::: SUPPLIED RECORDS :::
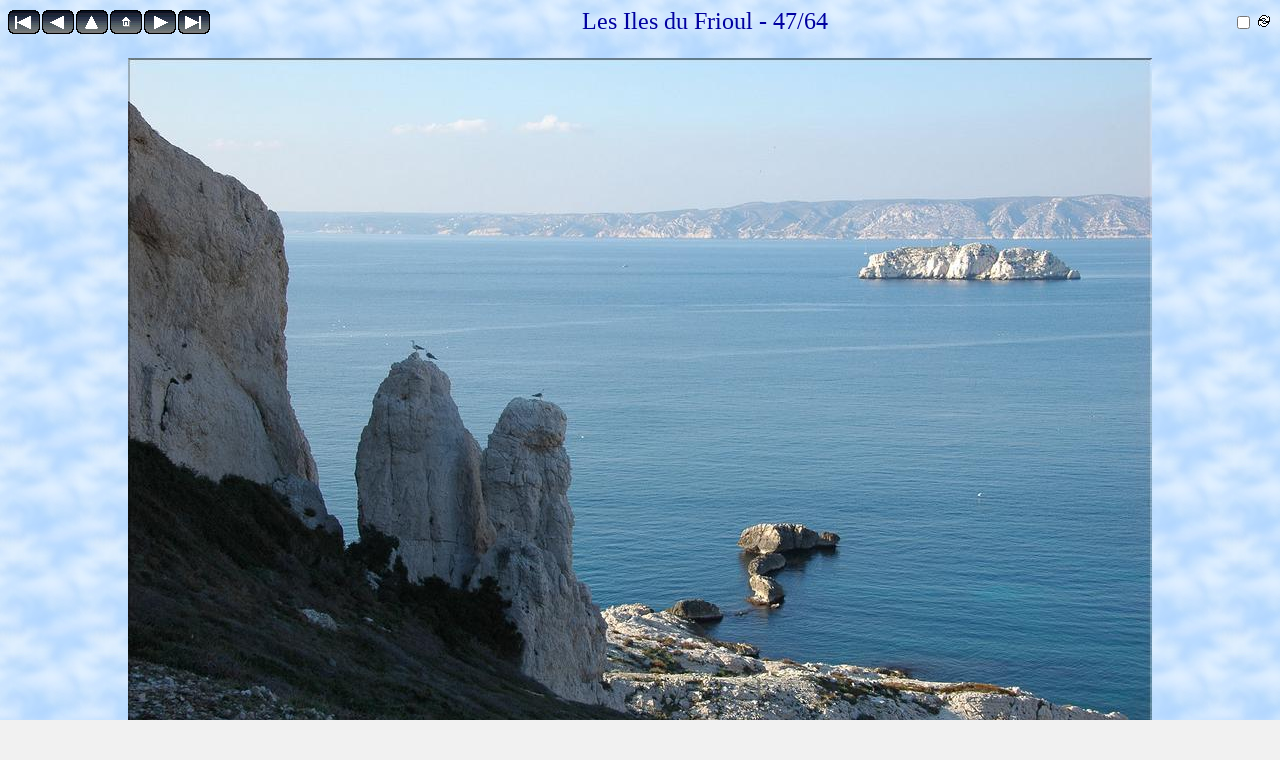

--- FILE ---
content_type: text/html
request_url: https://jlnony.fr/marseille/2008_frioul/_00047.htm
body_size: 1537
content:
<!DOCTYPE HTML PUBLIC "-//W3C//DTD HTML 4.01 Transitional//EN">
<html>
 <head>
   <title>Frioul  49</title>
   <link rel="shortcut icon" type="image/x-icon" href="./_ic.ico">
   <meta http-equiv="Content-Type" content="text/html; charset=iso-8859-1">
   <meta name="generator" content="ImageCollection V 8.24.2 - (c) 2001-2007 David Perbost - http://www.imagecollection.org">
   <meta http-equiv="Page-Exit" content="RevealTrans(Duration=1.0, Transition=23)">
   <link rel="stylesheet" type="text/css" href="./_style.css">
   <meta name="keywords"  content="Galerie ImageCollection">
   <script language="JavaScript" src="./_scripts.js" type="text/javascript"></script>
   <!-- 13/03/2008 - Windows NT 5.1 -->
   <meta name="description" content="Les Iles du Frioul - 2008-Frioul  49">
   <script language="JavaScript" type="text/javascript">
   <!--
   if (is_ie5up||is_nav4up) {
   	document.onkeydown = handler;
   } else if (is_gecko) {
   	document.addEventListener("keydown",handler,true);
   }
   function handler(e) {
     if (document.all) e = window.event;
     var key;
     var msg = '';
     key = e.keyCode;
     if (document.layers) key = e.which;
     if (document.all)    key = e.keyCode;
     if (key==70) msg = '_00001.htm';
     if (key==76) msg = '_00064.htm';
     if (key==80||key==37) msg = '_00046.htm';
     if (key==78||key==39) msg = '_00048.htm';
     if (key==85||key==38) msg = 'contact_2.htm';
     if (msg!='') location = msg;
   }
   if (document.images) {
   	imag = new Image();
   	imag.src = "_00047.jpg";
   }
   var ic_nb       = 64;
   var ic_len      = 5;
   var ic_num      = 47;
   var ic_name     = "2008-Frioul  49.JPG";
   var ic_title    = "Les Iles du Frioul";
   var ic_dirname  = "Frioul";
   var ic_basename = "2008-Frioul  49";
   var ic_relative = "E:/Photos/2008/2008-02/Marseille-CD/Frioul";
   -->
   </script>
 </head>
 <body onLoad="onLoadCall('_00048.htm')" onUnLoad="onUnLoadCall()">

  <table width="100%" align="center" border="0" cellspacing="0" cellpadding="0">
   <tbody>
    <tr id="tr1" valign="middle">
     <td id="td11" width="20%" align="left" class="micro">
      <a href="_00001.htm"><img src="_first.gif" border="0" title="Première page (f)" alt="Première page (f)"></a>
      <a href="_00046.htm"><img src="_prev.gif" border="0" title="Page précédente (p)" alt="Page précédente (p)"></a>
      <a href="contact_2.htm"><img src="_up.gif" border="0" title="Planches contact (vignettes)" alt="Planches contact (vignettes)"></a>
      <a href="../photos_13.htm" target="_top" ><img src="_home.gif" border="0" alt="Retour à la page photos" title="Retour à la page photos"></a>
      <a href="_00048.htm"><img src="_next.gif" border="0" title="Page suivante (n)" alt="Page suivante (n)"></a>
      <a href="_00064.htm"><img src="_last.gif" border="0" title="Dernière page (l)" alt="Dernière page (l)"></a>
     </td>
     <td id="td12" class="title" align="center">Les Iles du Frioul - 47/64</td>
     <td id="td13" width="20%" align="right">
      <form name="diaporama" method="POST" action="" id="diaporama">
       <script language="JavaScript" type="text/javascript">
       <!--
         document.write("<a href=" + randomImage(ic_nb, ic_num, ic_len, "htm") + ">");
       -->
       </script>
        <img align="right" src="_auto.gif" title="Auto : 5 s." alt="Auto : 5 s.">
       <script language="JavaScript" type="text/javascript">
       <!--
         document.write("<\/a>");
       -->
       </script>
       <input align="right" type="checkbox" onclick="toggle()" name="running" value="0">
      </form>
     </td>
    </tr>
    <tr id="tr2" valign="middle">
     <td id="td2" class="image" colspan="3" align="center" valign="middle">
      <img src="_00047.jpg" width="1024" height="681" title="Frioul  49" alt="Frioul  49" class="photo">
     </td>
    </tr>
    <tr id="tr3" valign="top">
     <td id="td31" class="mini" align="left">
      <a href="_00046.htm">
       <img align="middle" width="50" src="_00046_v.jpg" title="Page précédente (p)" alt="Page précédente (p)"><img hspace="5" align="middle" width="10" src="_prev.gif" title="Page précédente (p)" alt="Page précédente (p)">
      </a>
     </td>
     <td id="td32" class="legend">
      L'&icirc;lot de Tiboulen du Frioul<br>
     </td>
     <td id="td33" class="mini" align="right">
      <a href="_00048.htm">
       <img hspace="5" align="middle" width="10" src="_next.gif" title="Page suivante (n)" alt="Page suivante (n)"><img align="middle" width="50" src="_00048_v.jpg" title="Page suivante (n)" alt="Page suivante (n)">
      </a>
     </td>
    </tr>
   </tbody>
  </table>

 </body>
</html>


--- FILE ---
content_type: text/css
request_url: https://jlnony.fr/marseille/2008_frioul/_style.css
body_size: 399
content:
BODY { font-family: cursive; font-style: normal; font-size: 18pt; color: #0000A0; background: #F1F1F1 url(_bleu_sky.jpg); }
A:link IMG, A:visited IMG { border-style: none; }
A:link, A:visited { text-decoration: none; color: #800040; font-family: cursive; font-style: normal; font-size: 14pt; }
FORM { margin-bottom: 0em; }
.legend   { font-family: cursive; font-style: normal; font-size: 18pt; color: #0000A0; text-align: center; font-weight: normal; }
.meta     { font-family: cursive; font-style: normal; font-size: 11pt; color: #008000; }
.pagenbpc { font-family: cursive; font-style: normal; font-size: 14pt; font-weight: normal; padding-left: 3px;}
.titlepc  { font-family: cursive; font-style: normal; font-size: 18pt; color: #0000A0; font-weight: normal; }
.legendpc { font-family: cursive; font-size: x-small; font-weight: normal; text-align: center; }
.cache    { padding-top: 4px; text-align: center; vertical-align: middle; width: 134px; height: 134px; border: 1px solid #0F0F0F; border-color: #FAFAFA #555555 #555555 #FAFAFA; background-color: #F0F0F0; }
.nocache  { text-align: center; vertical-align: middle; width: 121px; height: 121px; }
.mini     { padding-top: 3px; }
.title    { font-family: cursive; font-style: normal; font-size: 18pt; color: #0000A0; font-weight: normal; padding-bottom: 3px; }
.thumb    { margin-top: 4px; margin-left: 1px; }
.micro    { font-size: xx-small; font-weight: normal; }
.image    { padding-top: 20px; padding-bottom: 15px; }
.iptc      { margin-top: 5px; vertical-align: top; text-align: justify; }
:::
::: SUPPLIED RECORDS :::
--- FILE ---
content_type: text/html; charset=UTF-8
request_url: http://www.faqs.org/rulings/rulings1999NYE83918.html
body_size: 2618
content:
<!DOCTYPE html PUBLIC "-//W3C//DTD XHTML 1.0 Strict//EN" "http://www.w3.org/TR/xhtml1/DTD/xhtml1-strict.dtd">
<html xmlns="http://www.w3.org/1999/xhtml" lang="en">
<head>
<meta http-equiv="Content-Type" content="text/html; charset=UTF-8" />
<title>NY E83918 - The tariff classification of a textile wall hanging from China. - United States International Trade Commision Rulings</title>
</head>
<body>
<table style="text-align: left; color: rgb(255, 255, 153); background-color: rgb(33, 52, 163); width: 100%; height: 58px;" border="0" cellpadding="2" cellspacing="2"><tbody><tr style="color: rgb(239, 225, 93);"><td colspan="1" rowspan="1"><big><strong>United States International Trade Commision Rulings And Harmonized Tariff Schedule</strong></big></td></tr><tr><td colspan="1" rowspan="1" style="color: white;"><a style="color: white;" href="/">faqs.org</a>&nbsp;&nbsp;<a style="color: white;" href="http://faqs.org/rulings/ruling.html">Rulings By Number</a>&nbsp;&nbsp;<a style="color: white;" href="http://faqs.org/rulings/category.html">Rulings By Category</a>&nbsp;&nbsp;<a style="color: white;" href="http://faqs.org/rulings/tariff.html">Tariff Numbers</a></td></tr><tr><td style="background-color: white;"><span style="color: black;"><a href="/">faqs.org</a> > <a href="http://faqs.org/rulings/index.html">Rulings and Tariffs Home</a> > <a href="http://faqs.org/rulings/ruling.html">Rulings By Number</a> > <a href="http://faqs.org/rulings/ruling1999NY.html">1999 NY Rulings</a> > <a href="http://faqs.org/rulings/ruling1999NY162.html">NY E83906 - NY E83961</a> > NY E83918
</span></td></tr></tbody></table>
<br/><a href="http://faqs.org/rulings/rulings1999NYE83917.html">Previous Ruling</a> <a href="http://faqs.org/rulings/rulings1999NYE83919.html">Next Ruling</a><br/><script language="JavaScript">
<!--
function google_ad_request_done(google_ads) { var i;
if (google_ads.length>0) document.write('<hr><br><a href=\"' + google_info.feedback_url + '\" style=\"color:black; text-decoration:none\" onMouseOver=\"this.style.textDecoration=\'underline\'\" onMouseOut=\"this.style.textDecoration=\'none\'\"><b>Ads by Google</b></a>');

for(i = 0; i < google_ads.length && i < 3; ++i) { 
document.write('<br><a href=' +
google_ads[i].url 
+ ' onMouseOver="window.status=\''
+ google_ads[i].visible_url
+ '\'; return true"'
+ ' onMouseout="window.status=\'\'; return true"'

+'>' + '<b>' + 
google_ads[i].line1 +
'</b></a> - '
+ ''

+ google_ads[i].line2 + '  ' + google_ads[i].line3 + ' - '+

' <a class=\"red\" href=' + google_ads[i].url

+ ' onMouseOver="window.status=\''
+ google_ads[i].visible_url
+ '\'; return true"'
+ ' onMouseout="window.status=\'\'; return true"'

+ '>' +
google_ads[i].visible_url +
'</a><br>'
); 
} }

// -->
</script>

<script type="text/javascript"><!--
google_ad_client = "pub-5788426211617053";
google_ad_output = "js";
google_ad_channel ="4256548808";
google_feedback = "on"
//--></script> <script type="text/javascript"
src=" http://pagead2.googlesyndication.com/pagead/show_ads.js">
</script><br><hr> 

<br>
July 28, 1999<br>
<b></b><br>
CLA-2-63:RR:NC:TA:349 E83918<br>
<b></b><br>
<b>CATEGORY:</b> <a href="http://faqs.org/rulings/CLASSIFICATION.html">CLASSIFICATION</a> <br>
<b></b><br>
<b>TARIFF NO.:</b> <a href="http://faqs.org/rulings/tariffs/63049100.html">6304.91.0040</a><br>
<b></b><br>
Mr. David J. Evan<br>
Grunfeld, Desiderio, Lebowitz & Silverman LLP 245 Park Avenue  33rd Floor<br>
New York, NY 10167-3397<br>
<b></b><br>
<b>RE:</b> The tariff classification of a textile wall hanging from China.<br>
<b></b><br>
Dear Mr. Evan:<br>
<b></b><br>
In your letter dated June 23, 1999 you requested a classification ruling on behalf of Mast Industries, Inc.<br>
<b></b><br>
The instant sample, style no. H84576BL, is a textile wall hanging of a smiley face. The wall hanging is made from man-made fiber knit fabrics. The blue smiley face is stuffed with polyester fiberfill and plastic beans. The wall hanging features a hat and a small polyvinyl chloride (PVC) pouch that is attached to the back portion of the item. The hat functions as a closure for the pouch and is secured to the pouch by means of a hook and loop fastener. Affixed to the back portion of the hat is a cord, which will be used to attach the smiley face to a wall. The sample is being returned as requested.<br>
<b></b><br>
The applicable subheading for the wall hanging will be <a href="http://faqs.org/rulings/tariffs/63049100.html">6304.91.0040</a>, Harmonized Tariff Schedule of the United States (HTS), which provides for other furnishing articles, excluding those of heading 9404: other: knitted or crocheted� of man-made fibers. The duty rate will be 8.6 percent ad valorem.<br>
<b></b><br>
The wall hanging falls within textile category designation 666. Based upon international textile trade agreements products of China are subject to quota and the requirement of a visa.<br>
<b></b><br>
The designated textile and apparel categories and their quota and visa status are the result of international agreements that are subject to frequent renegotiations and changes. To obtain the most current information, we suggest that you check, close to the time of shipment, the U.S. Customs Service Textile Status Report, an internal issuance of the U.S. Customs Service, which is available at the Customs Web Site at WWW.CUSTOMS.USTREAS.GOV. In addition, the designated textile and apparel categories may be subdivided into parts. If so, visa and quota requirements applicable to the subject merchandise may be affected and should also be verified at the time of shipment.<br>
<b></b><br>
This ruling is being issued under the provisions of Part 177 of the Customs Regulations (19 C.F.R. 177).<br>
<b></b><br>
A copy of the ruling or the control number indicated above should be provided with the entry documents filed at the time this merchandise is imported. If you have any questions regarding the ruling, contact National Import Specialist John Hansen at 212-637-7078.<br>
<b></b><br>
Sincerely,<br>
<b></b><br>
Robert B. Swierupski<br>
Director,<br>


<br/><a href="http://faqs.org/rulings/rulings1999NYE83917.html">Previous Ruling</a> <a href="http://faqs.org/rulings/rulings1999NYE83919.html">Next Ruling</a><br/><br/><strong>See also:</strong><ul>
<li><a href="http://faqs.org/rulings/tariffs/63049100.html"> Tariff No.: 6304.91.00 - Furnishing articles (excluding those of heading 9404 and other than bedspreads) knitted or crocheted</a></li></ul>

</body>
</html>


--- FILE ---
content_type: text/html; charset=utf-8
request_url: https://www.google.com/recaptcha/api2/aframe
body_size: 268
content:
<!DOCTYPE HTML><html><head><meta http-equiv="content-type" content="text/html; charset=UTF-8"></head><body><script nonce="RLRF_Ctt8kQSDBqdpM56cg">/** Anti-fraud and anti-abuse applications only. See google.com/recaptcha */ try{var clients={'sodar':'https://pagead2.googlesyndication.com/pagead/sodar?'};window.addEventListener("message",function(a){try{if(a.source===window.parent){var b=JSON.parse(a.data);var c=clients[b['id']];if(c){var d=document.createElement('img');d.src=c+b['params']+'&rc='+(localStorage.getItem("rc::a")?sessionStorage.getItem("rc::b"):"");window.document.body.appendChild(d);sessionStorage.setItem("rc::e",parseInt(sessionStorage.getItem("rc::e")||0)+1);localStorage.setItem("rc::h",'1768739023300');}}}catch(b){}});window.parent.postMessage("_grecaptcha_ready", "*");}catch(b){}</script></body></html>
:::
# WHAT IS NEEDED
Search the data above for the string "Previous" and report each line that holds it.

# ANSWER TO THE EXERCISE
<br/><a href="http://faqs.org/rulings/rulings1999NYE83917.html">Previous Ruling</a> <a href="http://faqs.org/rulings/rulings1999NYE83919.html">Next Ruling</a><br/><script language="JavaScript">
<br/><a href="http://faqs.org/rulings/rulings1999NYE83917.html">Previous Ruling</a> <a href="http://faqs.org/rulings/rulings1999NYE83919.html">Next Ruling</a><br/><br/><strong>See also:</strong><ul>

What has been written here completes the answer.